If the Chubby Chasers’ songs celebrate the virtues of big, sexy women, then a CC concert is like a party in their honor. “We have high energy shows that are old school fun”, notes Kid Creation. We like to ask the crowd to participate–a lot of ‘wave your hands in the air…’ kinda stuff. We’re entertainers in every sense of the word.” And what about the guests of honor? Says KC, “There (are) a lot of plus-sized women in the audience, so thats always cool.” Cool, indeed.

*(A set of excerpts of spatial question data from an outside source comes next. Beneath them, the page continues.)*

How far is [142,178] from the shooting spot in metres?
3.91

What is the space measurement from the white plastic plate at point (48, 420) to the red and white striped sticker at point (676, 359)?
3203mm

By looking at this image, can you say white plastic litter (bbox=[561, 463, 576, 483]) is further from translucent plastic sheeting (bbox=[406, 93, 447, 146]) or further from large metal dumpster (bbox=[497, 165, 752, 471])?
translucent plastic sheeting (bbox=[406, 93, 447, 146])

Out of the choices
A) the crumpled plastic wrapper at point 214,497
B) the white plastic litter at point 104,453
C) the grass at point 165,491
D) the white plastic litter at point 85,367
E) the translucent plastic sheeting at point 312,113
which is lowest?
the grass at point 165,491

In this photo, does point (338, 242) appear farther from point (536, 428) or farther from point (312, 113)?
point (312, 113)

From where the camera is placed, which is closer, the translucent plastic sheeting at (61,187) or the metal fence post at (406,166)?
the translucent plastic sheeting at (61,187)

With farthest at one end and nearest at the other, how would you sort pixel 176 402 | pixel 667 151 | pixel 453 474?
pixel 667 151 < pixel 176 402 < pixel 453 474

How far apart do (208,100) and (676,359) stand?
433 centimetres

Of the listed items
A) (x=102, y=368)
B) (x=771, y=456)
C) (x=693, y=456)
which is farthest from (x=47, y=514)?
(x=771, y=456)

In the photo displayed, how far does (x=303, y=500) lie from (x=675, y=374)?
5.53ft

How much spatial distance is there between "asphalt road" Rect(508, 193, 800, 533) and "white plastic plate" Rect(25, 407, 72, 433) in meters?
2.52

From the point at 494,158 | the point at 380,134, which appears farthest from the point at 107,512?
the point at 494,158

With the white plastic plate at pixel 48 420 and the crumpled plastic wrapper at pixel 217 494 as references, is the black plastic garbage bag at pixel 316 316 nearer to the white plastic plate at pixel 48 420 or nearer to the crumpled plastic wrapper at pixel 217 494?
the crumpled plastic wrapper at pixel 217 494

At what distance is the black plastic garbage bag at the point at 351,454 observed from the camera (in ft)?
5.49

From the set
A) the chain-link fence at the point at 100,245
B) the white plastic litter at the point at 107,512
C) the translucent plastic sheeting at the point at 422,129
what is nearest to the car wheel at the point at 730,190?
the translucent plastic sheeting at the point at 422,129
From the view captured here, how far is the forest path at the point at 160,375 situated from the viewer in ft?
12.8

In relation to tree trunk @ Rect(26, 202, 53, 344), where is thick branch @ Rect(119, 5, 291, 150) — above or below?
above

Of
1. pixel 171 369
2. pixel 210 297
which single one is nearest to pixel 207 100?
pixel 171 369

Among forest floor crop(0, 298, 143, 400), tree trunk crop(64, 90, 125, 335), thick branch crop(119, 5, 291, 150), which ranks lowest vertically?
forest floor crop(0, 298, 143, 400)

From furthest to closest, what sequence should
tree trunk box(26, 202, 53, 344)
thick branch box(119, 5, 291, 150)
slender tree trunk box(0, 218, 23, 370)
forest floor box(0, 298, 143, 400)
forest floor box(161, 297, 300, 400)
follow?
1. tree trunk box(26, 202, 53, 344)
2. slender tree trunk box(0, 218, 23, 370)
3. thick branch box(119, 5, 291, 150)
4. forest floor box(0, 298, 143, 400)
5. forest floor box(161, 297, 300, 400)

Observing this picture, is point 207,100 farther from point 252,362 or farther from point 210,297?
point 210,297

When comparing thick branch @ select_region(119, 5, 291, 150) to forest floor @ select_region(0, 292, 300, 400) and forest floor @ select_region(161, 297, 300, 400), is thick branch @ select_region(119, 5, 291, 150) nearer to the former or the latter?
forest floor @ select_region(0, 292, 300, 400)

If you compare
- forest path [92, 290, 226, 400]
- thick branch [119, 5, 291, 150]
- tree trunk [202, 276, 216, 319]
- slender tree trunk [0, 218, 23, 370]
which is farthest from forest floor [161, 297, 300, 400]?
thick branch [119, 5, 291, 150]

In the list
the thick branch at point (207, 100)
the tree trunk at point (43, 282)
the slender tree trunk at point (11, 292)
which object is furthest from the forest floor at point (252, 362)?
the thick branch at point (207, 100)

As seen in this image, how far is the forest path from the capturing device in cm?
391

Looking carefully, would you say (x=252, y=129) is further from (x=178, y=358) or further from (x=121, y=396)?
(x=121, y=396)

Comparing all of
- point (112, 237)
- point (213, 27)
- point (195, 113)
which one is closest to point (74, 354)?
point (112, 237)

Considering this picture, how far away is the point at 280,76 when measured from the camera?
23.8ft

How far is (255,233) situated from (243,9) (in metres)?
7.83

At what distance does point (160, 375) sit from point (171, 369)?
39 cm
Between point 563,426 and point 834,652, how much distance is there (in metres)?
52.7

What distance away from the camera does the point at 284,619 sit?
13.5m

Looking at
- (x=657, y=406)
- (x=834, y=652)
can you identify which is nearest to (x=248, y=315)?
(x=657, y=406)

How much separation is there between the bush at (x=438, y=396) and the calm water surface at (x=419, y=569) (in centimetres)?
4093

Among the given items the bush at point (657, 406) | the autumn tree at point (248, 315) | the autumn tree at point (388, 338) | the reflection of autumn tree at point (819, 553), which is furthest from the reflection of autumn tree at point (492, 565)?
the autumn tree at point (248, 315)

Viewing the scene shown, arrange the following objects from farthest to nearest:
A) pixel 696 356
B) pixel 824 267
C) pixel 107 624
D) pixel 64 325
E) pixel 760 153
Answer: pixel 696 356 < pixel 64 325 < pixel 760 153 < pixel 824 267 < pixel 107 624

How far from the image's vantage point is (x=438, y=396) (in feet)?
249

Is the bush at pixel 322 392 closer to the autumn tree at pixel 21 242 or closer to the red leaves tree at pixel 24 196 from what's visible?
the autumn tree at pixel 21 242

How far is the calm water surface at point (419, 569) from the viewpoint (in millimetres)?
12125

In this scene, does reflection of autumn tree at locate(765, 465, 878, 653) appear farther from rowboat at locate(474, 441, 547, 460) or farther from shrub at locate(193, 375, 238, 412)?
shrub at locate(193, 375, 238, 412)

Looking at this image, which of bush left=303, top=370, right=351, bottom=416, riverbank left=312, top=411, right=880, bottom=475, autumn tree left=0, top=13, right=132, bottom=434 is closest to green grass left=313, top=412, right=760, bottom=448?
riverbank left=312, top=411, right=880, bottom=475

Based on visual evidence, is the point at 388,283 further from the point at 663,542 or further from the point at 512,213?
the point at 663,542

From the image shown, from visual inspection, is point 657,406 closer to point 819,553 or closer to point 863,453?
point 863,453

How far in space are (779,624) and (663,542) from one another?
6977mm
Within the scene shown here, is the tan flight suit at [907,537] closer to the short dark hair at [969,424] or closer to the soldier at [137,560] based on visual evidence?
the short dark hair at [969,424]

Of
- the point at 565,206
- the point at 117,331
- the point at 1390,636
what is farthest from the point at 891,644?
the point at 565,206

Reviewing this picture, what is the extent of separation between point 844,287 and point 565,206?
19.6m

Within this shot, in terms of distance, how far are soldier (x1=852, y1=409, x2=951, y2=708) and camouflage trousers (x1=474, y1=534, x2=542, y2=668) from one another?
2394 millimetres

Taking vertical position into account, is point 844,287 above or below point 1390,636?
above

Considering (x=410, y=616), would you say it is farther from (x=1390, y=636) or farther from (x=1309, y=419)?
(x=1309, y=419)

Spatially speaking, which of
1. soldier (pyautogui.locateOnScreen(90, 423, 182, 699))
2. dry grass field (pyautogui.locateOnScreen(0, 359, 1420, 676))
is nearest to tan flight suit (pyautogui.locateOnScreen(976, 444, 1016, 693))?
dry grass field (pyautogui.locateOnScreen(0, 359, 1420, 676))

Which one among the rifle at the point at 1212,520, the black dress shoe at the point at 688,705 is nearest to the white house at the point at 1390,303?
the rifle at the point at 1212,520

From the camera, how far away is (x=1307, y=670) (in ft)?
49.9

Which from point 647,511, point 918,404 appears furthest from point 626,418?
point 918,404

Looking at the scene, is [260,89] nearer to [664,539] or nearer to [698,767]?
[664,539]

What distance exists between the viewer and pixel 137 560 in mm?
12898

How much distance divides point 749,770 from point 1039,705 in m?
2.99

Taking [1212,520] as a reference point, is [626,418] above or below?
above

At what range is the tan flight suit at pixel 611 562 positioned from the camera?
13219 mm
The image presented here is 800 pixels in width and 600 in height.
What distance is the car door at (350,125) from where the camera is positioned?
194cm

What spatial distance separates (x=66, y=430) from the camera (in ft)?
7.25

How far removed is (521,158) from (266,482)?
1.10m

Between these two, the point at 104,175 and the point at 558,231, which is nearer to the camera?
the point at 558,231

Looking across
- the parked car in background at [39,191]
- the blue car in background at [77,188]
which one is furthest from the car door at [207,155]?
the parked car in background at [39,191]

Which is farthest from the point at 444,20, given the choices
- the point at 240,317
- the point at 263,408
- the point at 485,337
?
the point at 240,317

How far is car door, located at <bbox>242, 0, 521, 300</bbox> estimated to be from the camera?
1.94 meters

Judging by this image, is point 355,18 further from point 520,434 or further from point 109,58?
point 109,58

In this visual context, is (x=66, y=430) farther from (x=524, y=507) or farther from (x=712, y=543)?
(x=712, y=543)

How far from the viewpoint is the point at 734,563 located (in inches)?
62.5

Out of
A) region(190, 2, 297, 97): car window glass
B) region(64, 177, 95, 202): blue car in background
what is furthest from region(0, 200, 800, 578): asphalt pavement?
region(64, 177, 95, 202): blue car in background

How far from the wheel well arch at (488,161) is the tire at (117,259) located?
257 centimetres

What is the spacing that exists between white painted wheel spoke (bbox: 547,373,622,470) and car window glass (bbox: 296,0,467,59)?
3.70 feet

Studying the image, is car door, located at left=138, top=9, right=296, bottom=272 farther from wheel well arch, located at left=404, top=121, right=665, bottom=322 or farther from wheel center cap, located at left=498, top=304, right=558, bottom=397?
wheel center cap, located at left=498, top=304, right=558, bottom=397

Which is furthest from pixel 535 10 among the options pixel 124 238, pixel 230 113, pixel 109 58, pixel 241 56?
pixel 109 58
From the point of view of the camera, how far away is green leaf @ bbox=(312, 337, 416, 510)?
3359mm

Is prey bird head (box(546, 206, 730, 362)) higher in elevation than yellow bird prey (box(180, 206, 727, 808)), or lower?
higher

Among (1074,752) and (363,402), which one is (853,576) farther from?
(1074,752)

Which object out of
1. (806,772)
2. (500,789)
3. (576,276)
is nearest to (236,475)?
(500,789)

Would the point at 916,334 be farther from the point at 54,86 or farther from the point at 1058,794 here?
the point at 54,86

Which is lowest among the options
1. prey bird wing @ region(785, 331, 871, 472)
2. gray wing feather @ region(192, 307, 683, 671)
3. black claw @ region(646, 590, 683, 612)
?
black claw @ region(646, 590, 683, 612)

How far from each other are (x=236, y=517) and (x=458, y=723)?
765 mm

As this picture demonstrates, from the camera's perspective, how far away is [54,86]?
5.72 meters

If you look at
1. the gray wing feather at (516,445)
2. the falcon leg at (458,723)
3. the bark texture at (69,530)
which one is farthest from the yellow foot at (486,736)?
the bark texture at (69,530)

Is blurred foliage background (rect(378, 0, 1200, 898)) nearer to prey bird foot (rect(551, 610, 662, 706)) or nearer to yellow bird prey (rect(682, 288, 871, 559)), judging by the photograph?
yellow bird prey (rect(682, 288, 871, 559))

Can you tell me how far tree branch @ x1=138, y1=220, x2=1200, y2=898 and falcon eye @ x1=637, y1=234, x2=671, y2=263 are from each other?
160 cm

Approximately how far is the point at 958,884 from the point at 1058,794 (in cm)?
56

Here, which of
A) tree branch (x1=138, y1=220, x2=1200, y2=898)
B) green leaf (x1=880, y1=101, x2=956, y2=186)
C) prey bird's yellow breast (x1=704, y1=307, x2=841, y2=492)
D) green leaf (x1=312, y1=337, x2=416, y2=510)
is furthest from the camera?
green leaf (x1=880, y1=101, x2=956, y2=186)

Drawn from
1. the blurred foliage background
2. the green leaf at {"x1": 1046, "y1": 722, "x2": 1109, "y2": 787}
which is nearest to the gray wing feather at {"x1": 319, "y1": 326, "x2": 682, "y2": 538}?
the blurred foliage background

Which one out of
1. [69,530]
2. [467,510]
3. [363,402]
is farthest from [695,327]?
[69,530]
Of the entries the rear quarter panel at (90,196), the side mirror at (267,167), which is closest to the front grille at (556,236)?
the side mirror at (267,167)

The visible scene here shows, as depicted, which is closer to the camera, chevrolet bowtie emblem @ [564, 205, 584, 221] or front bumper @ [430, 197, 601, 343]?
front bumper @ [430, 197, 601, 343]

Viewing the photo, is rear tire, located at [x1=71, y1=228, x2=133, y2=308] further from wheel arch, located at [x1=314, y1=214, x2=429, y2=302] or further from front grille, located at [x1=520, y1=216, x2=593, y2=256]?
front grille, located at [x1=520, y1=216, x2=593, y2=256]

**Met Her on Craigs List; Live at 1Down Lounge**
“She’s Down With the Double-Team.”
To celebrate the release of the ‘Chasers debut release, Mass Appeal, the trio engineered the “Miss Chubby Chaser” online pageant to find the big, bodacious broad that best embodies the band’s ethos. “We did the contest beaus our fan base is predominantly larger women, and we noticed how they love to take pictures of themselves, and they are very proud of their unique look, says a very diplomatic Kid Creation. “I like the women who are showing that they are comfortable in their own skin, and have a sense of happiness in their eyes.” You can see the winner and all the lovely contestants on their MySpace page.
Mass Appeal, has gotten positive reaction for its embrace of Plus-Sized politics. “Some people say its the Sgt. Pepper The Wall 3 Feet High and Rising of BBW albums and (the Chubby Chasers) agree, of course,” Kid Creation notes modestly. Still, you don’t have to get wrapped up in the social justice dimension of the Chubby Chasers. Kid Creation relays to ЯR readers: “You don’t have to be into big women to love the Chubby Chasers, just be somebody who likes to smile and sing along to good music.”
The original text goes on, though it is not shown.